Here, complete with the Sun's cut-out-and-keep Euro-banana and the Banana Hotline, was the birth, full-grown, of a tabloid 'Euromyth'. Has the EU really banned curved bananas? Yes, but only those so deformed that nobody would buy them anyway.

Last week, an obscure committee of fruit and vegetable experts from EU governments laid down (following requests from fruit importers) minimum standards for bananas grown in countries supported by EU aid programmes.

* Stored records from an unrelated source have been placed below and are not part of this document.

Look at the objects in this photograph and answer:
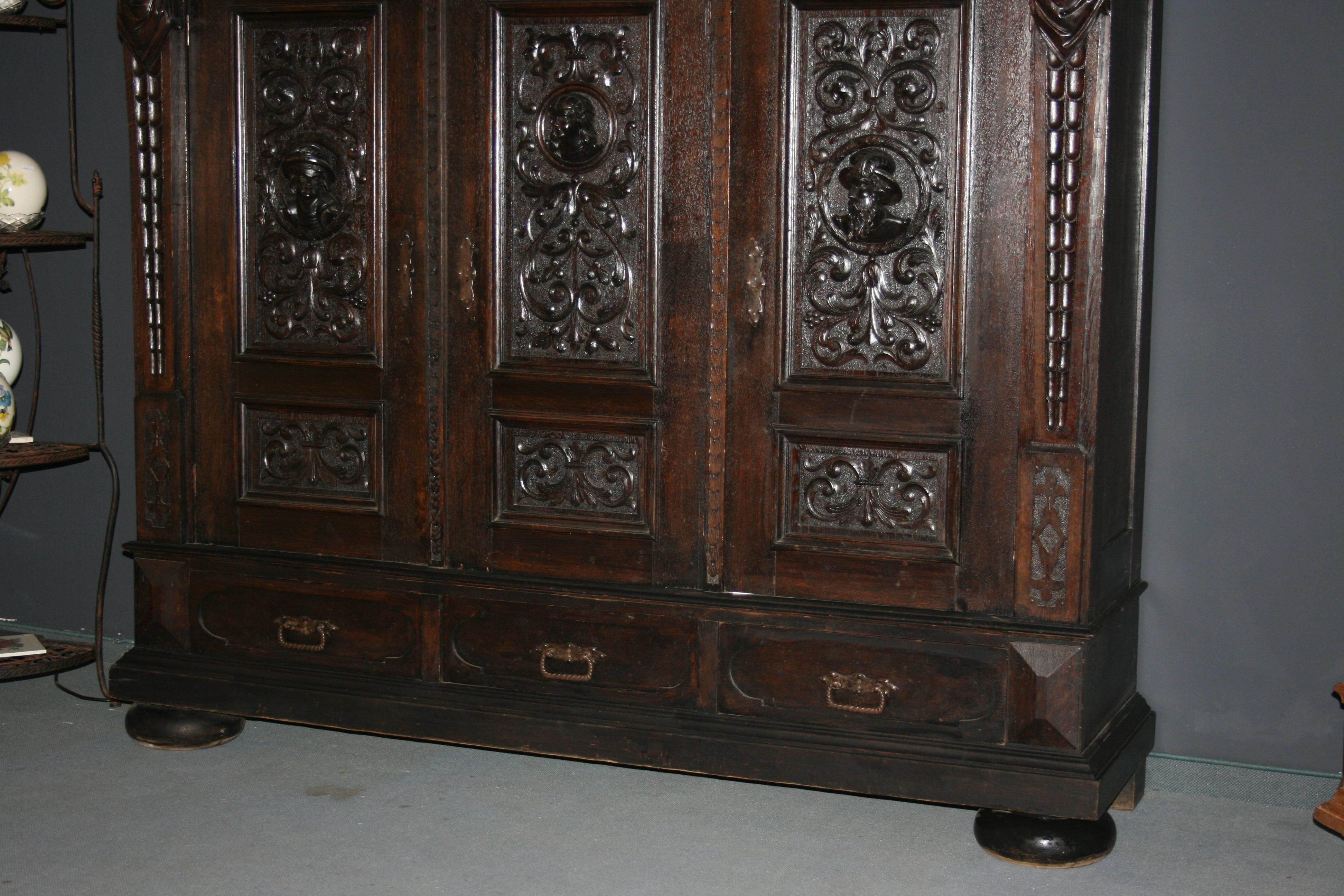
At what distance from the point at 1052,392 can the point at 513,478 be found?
116 centimetres

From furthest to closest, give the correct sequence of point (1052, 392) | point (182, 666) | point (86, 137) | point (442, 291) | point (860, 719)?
point (86, 137) < point (182, 666) < point (442, 291) < point (860, 719) < point (1052, 392)

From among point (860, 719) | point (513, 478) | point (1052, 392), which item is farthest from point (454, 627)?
point (1052, 392)

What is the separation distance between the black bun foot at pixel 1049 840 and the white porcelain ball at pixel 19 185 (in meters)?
2.73

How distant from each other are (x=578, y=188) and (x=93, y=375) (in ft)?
6.06

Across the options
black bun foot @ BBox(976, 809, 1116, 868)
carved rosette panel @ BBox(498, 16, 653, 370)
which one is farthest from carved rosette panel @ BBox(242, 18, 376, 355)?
black bun foot @ BBox(976, 809, 1116, 868)

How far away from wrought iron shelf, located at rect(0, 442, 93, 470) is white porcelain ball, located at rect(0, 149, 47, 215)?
23.3 inches

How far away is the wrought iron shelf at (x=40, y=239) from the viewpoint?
3.51 meters

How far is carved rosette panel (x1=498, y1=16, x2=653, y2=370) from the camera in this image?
289 cm

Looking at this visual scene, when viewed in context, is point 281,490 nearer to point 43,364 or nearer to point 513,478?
point 513,478

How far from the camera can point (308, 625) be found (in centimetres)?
323

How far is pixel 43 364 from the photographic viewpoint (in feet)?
13.4

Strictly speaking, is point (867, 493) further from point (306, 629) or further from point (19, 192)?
point (19, 192)

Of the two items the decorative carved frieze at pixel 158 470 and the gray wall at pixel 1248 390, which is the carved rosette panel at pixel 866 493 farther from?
the decorative carved frieze at pixel 158 470

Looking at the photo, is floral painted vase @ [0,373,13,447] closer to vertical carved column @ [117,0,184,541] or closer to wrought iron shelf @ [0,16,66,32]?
vertical carved column @ [117,0,184,541]
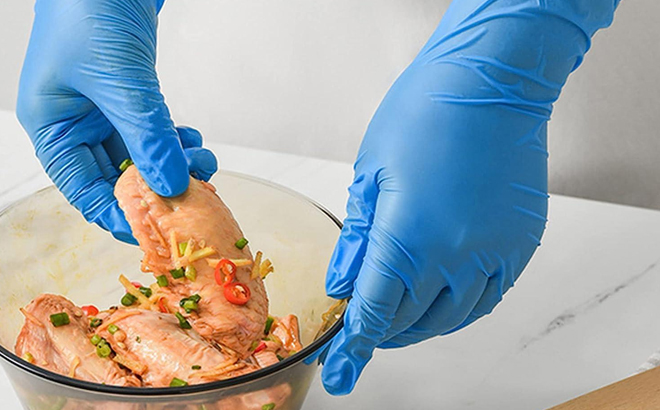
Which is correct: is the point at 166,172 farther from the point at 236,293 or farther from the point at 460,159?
the point at 460,159

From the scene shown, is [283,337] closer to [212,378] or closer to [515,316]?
[212,378]

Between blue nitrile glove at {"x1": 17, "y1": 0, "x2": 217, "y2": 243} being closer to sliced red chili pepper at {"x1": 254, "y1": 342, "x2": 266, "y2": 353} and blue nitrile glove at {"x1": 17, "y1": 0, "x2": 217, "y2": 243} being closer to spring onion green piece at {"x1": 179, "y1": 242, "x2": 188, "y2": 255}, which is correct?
spring onion green piece at {"x1": 179, "y1": 242, "x2": 188, "y2": 255}

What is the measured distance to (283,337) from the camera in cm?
132

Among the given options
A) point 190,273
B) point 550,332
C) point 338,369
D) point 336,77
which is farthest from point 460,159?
point 336,77

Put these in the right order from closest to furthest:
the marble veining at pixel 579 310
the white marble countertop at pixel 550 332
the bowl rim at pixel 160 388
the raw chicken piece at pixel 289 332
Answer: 1. the bowl rim at pixel 160 388
2. the raw chicken piece at pixel 289 332
3. the white marble countertop at pixel 550 332
4. the marble veining at pixel 579 310

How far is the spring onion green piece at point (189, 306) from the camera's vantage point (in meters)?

The fruit experts stated that unripened green bananas must be: 'Intact, firm, sound (ie not rotting), clean, free from pests or pest-damage, with the stalk intact, without bending, fungal damage or dessication, with pistils removed, free from malformation or abnormal curvature, free of bruises or any damage inflicted by speed-chilling, not damp, nor strange-smelling.'

They also stipulated that, as of 1 January 1995, the minimum dimensions for a banana imported into the EU should be 5.5 inches long and an inch wide.

The story is a lesson in the genesis of Euromyths. It originated in the German press which is highly banana-sensitive because Germans eat four times as many bananas as other EU citizens and was immediately imported by the British press.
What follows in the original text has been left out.